Congress needs to step in and protect people from being taken advantage of while they are flat on their backs.
Washington is listening. At least four bipartisan bills to curtail surprise medical bills have been introduced in Congress. And President Trump jumped into the debate earlier this month, calling on Congress to move on the issue.
But while there is a consensus about the nature of the problem, there is no agreement yet on how to solve it. Ultimately, lawmakers will have to make an uncomfortable choice about winners and losers, either forcing insurers to eat more of the costs — which they will then pass on to consumers in the form of higher premiums — or making healthcare providers take a haircut on their fees. Or both.
The out-of-network billing problem exists in part because insurers have sought to rein in costs by shrinking their provider networks and steering patients to less expensive doctors and hospitals. But some specialists and provider groups have deliberately played the out-of-network game.

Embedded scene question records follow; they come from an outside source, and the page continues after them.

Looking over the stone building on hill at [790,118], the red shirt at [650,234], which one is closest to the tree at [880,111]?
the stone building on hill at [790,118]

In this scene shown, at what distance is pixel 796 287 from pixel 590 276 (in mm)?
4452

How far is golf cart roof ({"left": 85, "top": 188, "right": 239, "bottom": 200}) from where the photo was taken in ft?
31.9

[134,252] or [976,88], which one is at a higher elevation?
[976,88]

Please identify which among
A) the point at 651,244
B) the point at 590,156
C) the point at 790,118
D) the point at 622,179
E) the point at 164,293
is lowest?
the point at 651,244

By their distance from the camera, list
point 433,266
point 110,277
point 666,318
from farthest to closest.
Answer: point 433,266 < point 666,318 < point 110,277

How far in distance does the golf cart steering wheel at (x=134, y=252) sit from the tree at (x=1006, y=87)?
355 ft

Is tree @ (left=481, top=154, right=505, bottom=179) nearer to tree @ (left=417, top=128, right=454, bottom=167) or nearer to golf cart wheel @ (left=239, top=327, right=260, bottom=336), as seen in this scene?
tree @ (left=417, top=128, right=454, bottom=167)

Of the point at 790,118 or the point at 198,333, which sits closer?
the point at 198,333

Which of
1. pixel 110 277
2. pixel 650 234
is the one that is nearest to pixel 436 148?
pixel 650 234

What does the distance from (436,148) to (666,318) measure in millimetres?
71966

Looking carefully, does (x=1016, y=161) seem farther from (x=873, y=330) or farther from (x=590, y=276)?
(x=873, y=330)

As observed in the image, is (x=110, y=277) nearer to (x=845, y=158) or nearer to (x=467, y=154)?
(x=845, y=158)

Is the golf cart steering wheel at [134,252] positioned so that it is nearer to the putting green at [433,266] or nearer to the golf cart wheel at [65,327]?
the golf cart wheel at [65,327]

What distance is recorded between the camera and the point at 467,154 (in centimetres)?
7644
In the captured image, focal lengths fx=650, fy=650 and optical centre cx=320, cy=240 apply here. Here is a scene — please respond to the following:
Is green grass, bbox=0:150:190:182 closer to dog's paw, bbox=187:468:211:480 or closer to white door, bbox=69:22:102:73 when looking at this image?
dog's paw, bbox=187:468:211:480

This is especially true in emergency rooms, where the patients’ inability to choose their doctors provides a strong incentive for physicians not to cut deals with insurers. For example, a 2017 study on surprise bills by Yale University researchers reported that one group of emergency room physicians that exited networks to bill as out-of-network providers charged twice as much for care as their ERs used to charge.
The various proposals in Congress would all prevent patients from being billed more for out-of-network emergency care than they would have to pay for in-network care. They differ, though, over the issue of who should have to cover the costs that patients would no longer have to pay. A proposal by Sens. Lamar Alexander (R-Tenn.) and Patty Murray (D-Wash.) lays out three options: One is to let out-of-network providers and insurers settle disputes over fees through binding arbitration. Another is to have Congress set a benchmark price for each service — for example, the average amount that an insurer has agreed to pay in-network providers. A third is to require all providers and diagnostic services at an in-network hospital to be in-network as well.
(The California Legislature is considering a good proposal of its own to end surprise ER bills: Assembly Bill 1611, which would require insurance policies to impose the same out-of-pocket limits for emergency treatment regardless of whether it was provided in or out of network. The measure would set benchmarks to limit how much hospitals could charge for emergency and post-stabilization treatment, similar to the approach the state has already taken to protect residents against surprise bills for non-emergency care.)
Setting a benchmark based on average in-network fees makes more sense than leaving disputes between insurers and out-of-network providers to bare-knuckled arbitration. Such a benchmark is the closest approximation available to a fair market price, and it would be an important safeguard against gouging.
Ultimately, policymakers need to do more to enable healthcare consumers to learn about costs ahead of time and to bring competition and market forces to bear on this industry, especially with Americans on the hook for ever-rising deductibles. The Trump administration has pushed healthcare providers to publish their prices so that consumers (and insurers) can more easily shop around. Even more helpful are efforts to develop teams of providers that compete by offering complete treatments for set prices, as companies such as Remedy Partners are doing.
Yet when it comes to emergency care, patients can’t shop around for providers, giving doctors and hospitals a captive audience and a free pass to gouge. Congress needs to step in and protect people from being taken advantage of while they are flat on their backs. State lawmakers should do the same.